Enseignant d’histoire et syndicaliste, l’auteur a été également engagé dans la gauche radicale (à la LCR – dont on a reparlé à l’occasion de la mort d’Alain Krivine), et son récit, structuré, est celui d’une inquiétude réfléchie : la résurgence de l’antisémitisme en France depuis le début du siècle.

En historien, Robert Hirsch revient sur le passé peu glorieux de l’antisémitisme à gauche : les textes douteux d’un Marx ou carrément meurtriers d’un Proudhon, les hésitations au moment de l’affaire Dreyfus, le silence quasi-général (y compris des juifs communistes, nombreux à l’époque) devant l’antisémitisme stalinien.
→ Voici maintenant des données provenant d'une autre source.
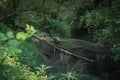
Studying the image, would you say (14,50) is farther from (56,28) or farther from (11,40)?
(56,28)

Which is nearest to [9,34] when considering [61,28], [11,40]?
[11,40]

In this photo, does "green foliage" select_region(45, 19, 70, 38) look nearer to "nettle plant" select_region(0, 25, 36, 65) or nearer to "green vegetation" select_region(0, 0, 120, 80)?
"green vegetation" select_region(0, 0, 120, 80)

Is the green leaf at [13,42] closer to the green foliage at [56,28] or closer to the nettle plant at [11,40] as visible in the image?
the nettle plant at [11,40]

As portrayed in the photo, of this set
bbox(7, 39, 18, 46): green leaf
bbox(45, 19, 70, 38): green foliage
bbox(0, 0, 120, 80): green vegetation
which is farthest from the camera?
bbox(45, 19, 70, 38): green foliage

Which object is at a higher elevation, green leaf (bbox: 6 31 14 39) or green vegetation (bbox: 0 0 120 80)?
green leaf (bbox: 6 31 14 39)

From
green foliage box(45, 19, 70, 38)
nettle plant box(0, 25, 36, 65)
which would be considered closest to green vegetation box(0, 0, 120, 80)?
green foliage box(45, 19, 70, 38)

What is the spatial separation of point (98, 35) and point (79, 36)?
7.19 m

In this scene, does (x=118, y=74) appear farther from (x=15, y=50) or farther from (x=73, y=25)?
(x=15, y=50)

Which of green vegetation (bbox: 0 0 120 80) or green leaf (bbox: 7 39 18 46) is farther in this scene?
green vegetation (bbox: 0 0 120 80)

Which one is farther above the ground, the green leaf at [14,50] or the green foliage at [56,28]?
the green leaf at [14,50]

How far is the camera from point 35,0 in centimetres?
969

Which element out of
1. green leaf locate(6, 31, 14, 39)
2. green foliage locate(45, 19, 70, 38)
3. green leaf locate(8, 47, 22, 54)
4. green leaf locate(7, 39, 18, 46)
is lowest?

Cette récapitulation est utile, rassemblant des éléments que l’on peut avoir lus, mais aussi oubliés, et qui étaient généralement dispersées.

Il aborde aussi l’antisémitisme récent, avec une extrême-droite toujours antisémite malgré des efforts tactiques et (pas chez tous) des précautions de langage, et aussi avec l’antisémitisme présent dans les milieux populaires, de l’immigration arabe certes mais pas seulement (ainsi les côtés pénibles qui ont marqué l’épisode des Gilets jaunes).
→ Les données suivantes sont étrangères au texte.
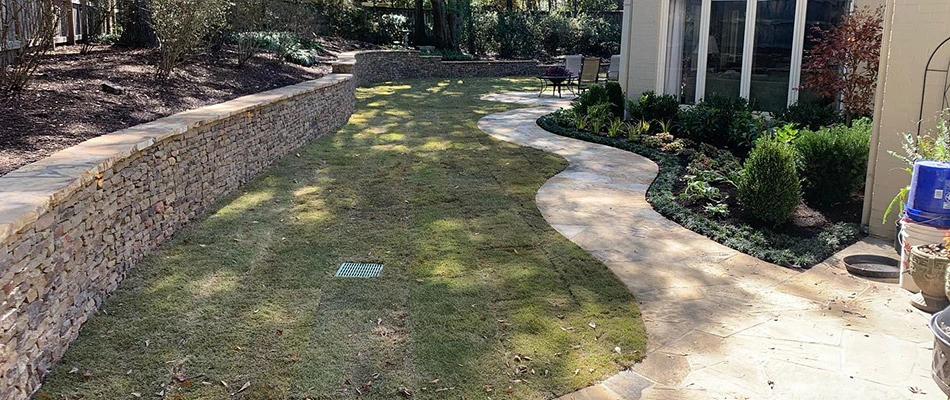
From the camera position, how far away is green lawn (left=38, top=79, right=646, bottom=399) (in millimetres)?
3535

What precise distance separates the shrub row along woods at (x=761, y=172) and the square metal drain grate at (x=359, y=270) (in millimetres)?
2770

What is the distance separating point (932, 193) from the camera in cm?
468

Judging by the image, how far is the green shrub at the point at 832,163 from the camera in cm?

Particulièrement utile m’a semblé la mise au point historique sur le sionisme : « mouvement de libération nationale », pour risquer un anachronisme, longtemps très minoritaire, souvent marqué à gauche, son objectif concret – fonder un Etat en Palestine – devient la planche de salut des juifs rescapés de la Seconde guerre mondiale (on sait que les juifs retournés en Pologne en 1945 ont connu des pogroms) puis des juifs orientaux, soviétiques et éthiopiens. Mais quand ce projet national devient un Etat, en rivalité avec la population arabe palestinienne (une terre pour deux peuples selon la formule célèbre) et en lien avec le jeu des puissances, il connaît tous les caractéristiques des Etats-nations : mépris des minorités à l’intérieur, impératifs géopolitiques à l’extérieur ; du coup, le sionisme prend un autre sens. Enfin, quand il devient le vocable passe-partout actuel, il se transforme souvent en cache-sexe de l’antisémitisme, et pas seulement chez Soral et Dieudonné.
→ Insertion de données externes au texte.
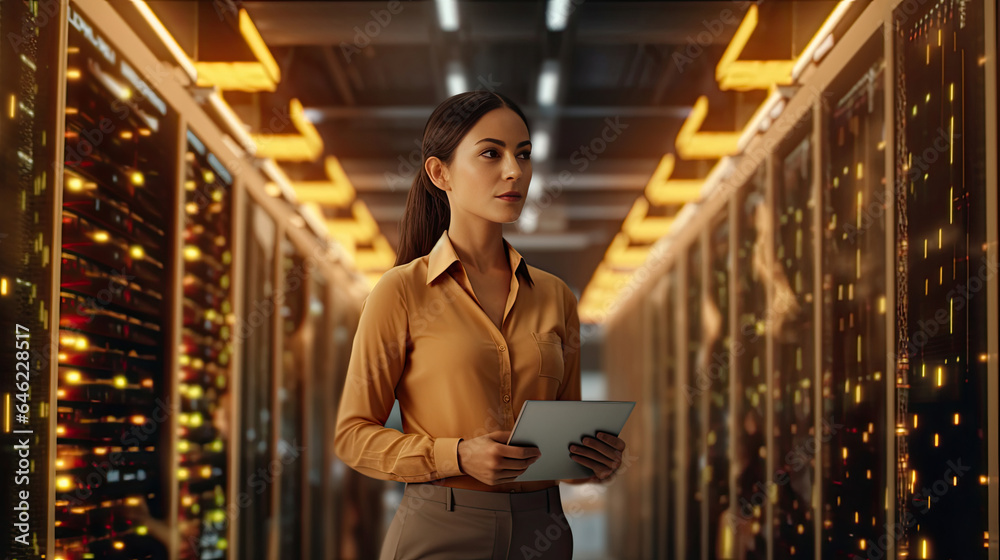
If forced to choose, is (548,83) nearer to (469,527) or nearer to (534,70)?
(534,70)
Robert Hirsch analyse la tentation de l’antisémitisme de la gauche radicale (en incluant Mélenchon) du fait du conflit israélo-palestinien, originellement par volonté de proximité avec le monde arabo-musulman : ce conflit est survalorisé (on parle beaucoup moins des musulmans indiens, chinois, birmans, pourtant infiniment plus nombreux que les Palestiniens, pas tous musulmans d’ailleurs, ou d’autres conflits de la région, bien plus meurtriers)), simplifié (le jeu propre des Etats arabes et des politiciens palestiniens est ignoré).

L’ouvrage est très argumenté, il a aussi l’honnêteté d’être situé : l’auteur dit clairement son parcours politique, décrit deux situations où il est victime directement d’antisémitisme (la seconde fois de la part d’un enseignant, et ses collègues hésitent à le soutenir). Il ne sombre jamais dans la rancoeur et conclut sur l’optimisme raisonné d’un militant qui n’est pas prêt à renier son combat pour la justice et l’égalité. En toute conscience.